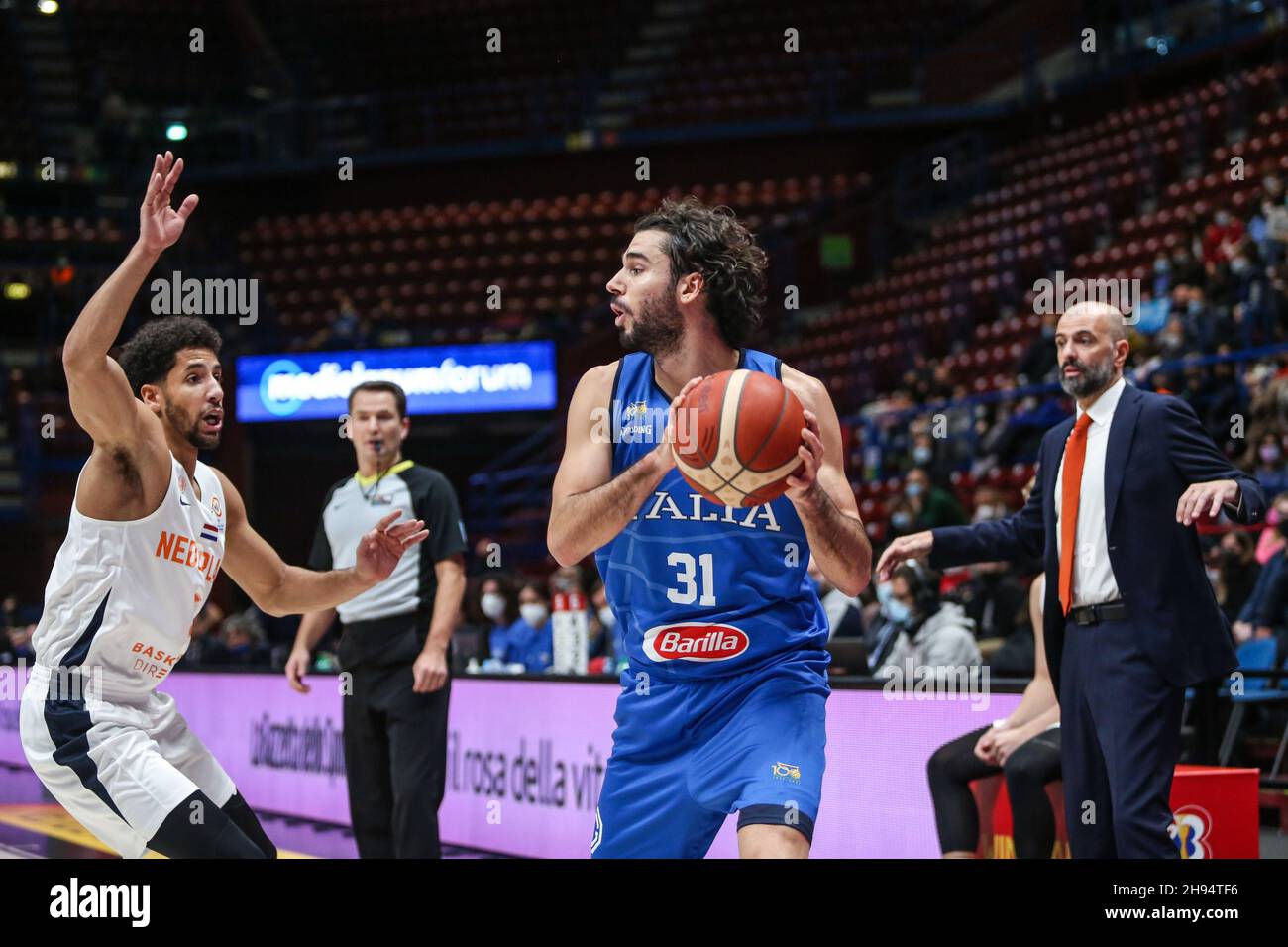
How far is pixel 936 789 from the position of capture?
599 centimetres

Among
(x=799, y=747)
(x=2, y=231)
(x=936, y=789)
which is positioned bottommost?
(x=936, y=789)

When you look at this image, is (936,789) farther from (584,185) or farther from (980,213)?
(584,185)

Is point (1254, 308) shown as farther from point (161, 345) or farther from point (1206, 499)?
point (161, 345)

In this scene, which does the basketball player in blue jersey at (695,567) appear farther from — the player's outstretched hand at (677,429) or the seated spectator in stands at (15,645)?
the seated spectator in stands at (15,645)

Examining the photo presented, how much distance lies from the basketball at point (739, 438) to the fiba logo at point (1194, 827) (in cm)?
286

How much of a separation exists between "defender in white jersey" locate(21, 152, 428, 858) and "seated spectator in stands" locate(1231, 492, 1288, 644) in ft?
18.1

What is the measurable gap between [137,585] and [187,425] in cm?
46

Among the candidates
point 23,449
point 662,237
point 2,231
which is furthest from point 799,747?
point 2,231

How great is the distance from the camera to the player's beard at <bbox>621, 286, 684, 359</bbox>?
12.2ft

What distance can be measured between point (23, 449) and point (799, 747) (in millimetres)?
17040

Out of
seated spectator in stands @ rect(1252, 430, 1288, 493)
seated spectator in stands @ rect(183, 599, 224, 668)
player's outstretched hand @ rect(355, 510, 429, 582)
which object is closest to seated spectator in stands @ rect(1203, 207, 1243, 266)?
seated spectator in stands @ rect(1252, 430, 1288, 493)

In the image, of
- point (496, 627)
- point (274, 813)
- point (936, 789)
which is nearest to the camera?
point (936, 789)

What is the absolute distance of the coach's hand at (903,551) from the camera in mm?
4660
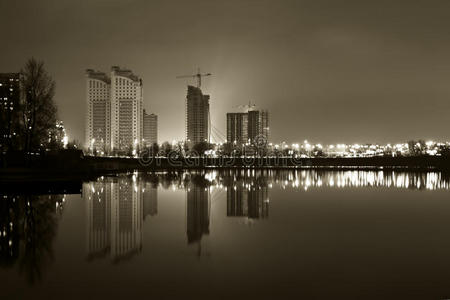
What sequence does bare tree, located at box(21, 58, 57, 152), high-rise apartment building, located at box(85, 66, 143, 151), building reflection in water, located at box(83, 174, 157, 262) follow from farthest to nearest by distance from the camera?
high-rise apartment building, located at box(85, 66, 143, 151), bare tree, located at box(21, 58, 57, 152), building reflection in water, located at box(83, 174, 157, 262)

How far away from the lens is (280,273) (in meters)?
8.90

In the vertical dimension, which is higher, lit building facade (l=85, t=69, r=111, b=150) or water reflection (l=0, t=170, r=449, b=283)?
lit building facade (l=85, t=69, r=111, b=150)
---
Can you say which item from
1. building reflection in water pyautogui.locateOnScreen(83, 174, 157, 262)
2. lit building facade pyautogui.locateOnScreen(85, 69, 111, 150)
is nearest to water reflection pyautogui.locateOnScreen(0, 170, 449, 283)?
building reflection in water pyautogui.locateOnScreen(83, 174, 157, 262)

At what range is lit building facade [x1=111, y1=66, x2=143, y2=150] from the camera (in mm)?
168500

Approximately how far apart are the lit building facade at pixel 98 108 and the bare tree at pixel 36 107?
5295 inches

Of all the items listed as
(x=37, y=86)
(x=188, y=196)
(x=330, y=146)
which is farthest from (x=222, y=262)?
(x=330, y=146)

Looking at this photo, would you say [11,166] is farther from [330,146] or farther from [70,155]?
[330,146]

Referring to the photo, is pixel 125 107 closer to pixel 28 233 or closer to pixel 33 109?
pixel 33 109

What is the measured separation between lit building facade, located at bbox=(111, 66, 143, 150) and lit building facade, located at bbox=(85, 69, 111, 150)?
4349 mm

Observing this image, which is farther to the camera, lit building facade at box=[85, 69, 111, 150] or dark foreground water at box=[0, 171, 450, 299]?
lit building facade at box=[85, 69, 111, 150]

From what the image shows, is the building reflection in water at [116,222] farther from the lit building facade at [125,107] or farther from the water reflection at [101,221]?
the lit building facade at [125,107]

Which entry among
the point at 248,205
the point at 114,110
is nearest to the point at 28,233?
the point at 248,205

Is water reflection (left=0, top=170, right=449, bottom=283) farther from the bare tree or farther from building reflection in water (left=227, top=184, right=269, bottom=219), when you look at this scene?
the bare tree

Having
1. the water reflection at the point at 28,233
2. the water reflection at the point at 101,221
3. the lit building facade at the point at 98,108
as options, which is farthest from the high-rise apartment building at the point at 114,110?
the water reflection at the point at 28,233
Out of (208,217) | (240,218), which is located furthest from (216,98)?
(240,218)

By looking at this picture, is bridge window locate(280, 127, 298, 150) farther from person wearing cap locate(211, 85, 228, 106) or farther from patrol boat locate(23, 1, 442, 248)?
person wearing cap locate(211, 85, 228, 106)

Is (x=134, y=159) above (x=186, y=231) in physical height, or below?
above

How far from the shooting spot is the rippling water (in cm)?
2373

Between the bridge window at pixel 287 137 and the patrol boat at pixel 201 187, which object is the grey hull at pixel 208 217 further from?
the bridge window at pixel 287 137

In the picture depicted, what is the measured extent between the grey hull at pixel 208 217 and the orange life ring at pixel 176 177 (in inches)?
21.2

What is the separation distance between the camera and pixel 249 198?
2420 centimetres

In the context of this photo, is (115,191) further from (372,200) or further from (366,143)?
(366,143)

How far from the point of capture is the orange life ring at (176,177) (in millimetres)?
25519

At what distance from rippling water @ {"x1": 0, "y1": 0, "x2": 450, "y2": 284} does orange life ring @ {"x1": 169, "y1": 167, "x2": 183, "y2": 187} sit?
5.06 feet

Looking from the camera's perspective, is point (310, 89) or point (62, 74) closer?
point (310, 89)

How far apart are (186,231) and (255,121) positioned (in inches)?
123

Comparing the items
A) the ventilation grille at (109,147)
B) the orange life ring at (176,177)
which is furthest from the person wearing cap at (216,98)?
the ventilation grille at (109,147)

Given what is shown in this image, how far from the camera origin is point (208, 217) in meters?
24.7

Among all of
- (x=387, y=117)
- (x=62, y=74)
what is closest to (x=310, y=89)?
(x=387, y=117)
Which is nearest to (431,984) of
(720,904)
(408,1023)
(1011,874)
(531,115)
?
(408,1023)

## Exercise brief
Pick out every line of the records that contains the word "object", treating uppercase and lowercase as different, and copy each such line.

## Problem solution
which object is closest to seated spectator in stands @ rect(1203, 207, 1243, 266)?
Between the bridge window at pixel 287 137 and the patrol boat at pixel 201 187, which object is the grey hull at pixel 208 217 further from?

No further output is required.